9:00am. You arrive at the office, sit at your desk and check your email, opening your first website of the day.
Before you even touched a keyboard or a mouse, you interacted with 12 distinct interface experiences, and not one of them was a website.
Defining the Disconnect
The realm of human-computer interaction is much more diverse, complex and dystopian exciting now than ever before. With the widespread adoption of products in the realms IoT, AI, AR/VR, voice, wearables, gaming and more (not to mention the Metaverse), these interactions are so commonplace that they’re becoming almost invisible to us as we integrate them into our daily routine. These modes of interaction are a mix of the audible and inaudible, the visible and the invisible, the spatial and gestural, the tangible and intangible, the symbolic and the language-based, the proactive and the responsive. They’re ergonomic. Human-centered. Thus the field of UX is sitting largely in the multimodal realm, and ever increasingly so.
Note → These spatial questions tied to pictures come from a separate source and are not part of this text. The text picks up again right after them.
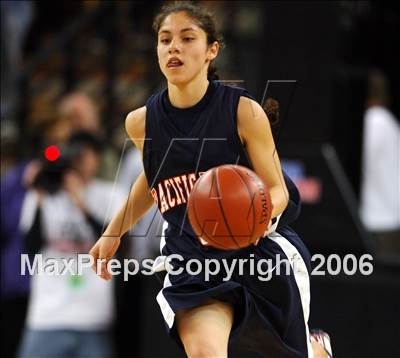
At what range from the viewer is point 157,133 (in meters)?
3.87

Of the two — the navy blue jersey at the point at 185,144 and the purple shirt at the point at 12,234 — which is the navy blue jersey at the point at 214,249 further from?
the purple shirt at the point at 12,234

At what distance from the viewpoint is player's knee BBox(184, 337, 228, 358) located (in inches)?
154

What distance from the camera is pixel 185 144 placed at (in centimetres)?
379

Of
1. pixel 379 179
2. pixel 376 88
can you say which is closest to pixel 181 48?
pixel 379 179

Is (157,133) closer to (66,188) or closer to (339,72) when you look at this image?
(66,188)

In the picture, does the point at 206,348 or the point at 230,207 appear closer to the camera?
the point at 230,207

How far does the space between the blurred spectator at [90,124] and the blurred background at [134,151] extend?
1cm

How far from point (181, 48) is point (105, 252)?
80cm

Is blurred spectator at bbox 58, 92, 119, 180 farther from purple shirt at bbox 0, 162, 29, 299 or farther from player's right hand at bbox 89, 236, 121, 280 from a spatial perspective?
player's right hand at bbox 89, 236, 121, 280

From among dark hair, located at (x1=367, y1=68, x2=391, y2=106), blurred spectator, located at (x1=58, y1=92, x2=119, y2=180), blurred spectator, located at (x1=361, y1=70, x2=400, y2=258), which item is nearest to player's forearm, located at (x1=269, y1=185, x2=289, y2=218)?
blurred spectator, located at (x1=58, y1=92, x2=119, y2=180)

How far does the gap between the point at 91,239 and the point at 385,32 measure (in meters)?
3.78

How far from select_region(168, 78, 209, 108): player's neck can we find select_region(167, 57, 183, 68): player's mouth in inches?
4.4

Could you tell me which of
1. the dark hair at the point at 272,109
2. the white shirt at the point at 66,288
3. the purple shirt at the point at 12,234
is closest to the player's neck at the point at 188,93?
the dark hair at the point at 272,109

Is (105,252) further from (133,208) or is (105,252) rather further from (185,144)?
(185,144)
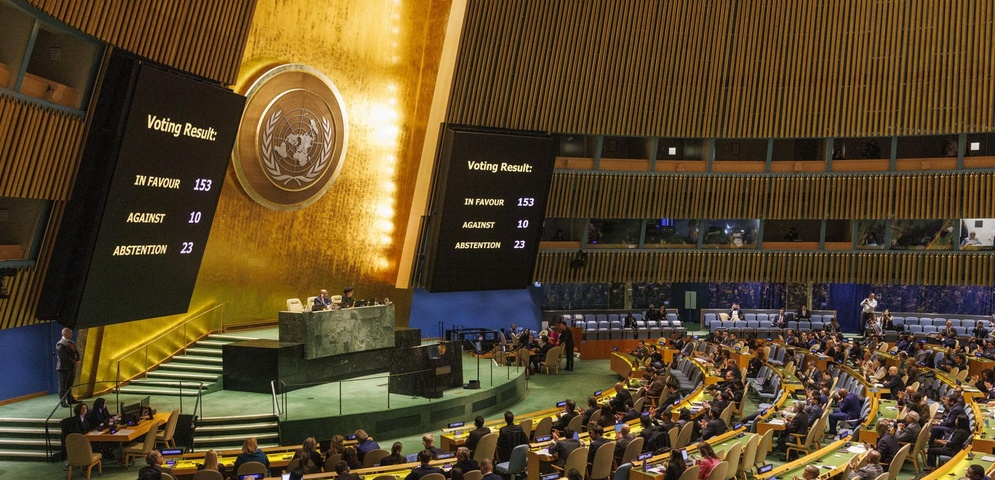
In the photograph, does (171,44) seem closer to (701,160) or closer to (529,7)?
(529,7)

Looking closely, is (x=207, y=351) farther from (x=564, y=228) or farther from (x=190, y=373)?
(x=564, y=228)

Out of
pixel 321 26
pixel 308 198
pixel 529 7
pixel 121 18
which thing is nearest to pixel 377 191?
pixel 308 198

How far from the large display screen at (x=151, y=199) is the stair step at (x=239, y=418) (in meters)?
1.82

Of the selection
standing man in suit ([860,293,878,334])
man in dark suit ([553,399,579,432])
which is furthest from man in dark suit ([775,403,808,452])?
standing man in suit ([860,293,878,334])

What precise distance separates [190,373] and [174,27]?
724 centimetres

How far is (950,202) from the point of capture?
24922mm

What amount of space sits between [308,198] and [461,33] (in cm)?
533

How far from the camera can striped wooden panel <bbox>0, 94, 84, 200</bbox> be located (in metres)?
11.0

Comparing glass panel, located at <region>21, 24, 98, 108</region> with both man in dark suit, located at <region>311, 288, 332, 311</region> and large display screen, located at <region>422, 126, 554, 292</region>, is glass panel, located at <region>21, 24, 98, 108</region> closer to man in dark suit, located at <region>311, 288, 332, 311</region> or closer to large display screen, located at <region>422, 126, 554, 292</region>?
man in dark suit, located at <region>311, 288, 332, 311</region>

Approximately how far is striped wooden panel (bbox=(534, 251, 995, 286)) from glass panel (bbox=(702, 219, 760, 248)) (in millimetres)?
633

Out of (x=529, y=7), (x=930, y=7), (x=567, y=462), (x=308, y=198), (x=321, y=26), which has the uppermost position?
(x=930, y=7)

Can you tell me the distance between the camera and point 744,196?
1040 inches

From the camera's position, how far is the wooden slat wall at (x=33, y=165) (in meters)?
11.0

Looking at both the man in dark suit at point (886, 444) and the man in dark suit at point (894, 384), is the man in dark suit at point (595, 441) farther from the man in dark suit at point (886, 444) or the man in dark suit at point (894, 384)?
the man in dark suit at point (894, 384)
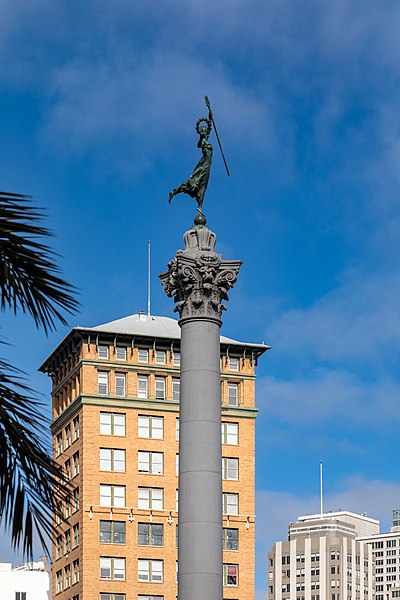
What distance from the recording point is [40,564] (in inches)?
5448

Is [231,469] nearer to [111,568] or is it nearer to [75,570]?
[111,568]

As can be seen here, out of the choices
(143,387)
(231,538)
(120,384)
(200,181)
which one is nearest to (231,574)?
(231,538)

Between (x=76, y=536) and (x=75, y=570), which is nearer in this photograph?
(x=75, y=570)

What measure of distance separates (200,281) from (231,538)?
7491 centimetres

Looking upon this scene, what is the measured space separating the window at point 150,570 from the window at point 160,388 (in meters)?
13.7

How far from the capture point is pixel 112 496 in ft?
356

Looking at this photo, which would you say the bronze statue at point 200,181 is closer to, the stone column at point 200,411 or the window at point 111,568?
the stone column at point 200,411

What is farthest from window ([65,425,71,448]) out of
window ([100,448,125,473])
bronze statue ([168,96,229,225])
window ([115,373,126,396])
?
bronze statue ([168,96,229,225])

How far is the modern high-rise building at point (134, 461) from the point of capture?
106500 millimetres

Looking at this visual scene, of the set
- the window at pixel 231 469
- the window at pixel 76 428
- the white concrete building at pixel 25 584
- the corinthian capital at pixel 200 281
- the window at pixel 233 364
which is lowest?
the white concrete building at pixel 25 584

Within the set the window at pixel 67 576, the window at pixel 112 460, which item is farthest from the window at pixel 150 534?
the window at pixel 67 576

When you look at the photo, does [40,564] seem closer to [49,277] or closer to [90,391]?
[90,391]

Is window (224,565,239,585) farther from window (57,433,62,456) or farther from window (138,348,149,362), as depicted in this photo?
window (138,348,149,362)

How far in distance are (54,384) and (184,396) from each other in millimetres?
85387
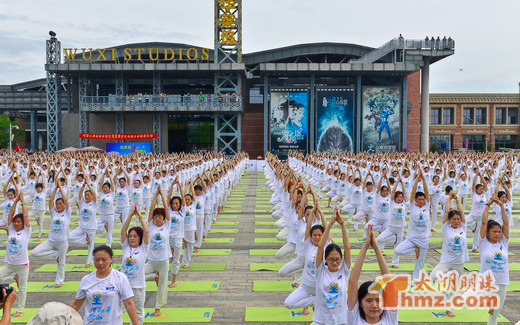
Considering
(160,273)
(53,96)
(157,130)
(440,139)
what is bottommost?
(160,273)

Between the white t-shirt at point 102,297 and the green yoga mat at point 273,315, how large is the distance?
9.85 ft

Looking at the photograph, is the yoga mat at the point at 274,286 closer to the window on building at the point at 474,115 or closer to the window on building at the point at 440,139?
the window on building at the point at 440,139

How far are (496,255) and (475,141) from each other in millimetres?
72006

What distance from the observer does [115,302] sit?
17.1 feet

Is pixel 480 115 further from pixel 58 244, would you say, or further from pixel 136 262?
pixel 136 262

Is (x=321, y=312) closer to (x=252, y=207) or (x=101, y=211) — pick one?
(x=101, y=211)

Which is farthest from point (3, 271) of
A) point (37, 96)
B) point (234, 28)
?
point (37, 96)

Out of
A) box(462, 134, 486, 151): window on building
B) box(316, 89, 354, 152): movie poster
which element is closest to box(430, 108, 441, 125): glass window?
box(462, 134, 486, 151): window on building

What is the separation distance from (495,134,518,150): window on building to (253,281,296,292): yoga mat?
2859 inches

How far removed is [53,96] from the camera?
168 ft

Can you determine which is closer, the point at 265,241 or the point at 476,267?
the point at 476,267

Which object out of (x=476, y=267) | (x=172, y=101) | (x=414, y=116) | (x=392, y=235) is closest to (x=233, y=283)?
(x=392, y=235)

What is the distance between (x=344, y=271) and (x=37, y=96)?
203 feet

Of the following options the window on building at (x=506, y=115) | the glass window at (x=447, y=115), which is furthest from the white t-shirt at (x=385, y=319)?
the window on building at (x=506, y=115)
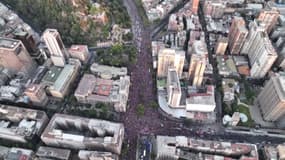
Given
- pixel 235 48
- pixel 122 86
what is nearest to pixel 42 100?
pixel 122 86

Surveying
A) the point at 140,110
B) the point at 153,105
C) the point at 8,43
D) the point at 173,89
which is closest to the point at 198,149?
the point at 173,89

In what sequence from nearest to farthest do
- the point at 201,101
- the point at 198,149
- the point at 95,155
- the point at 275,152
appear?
1. the point at 95,155
2. the point at 275,152
3. the point at 198,149
4. the point at 201,101

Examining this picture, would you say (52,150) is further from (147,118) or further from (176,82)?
(176,82)

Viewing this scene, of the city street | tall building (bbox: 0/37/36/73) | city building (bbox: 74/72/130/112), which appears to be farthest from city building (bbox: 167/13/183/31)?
tall building (bbox: 0/37/36/73)

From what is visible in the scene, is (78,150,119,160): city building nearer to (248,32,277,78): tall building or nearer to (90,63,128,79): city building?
(90,63,128,79): city building

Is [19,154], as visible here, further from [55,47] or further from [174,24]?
[174,24]

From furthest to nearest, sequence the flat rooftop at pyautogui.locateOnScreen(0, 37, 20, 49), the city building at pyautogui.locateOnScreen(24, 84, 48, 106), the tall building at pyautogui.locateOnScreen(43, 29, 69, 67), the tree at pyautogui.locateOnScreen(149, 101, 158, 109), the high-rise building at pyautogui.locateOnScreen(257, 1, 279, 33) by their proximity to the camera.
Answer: the high-rise building at pyautogui.locateOnScreen(257, 1, 279, 33), the tree at pyautogui.locateOnScreen(149, 101, 158, 109), the flat rooftop at pyautogui.locateOnScreen(0, 37, 20, 49), the tall building at pyautogui.locateOnScreen(43, 29, 69, 67), the city building at pyautogui.locateOnScreen(24, 84, 48, 106)
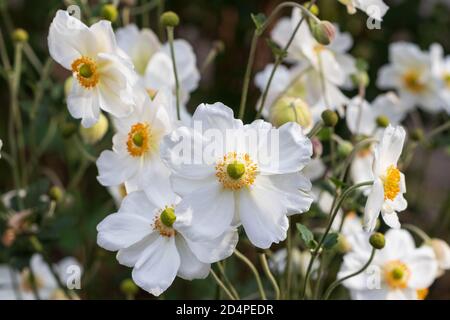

However, there’s a disconnect between where the emphasis of the UX design industry is now and where UX interaction is felt most keenly for the average human in the US today. Why, with all this opportunity, is UX as an industry still so narrowly focused on screens and clicks? The future (and indeed the present) of UX as a creative and problem-solving field is not only in website experiences, but in a multimodal human experience.
Old Processes Die Hard
How do the existing paradigms fail to meet the needs of this fast-changing landscape? After all, it’s been years since we left behind the short-sighted model of thinking that is Conversion Rate Optimization (CRO) and wholeheartedly adopted the holistic mindset of User Experience Optimization (UXO). Where do the systems that support the methods of UXO fail to propel the field forward to reach its full potential?
Limited or Piecemeal Scoping
A full view of the Customer Experience (CX) involves a collaborative and multidisciplinary approach. In other words, it’s more than just a UX problem (within today’s common framework of dividing creative work).
Lack of Predictability
Working as a UX designer, it’s easy to see that every project, every business and every audience is utterly unique. Producing a tailored solution requires a great deal of research and effort, even for a project with a very focused and defined scope. With a CX approach, this uniqueness is multiplied because the scope and network of the interactions we’re targeting are multiplied, and so are the potential UX challenges we need to anticipate and solve.
The State of User Testing
Testing a system or sequence of experiences that shift modes is a lengthier and more complex process than testing a single-mode experience (i.e. a website or mobile app). How do you test your solutions at scale when you’re trying to figure out how someone interacts in multiple settings, with multiple systems over a longer period of time?
The Future Is Now
As humans evolve their relationship with technology, so will UX designers. In today’s multimodal ecosystem, UX designers must become more human-centered. One simple way to start is identifying the limiting assumptions we often make, training ourselves to observe the world with an eye for the state of the art and to ask the right questions as we approach usability so that our design nestles into a broader system of interactions that is almost certain to extend beyond the screen we’re designing for.
Changing the way we think or approach our work can be intimidating, but it can equally be exciting and full of opportunity if we’re quick to learn and adapt. Applied to human-centered UX, these kinds of paradigm shifts most often make for real and positive differences in the way humans experience the world through the technologies around them. The future of UX is more exciting and open than ever. Let’s not be afraid to change and think outside the box. The future is now!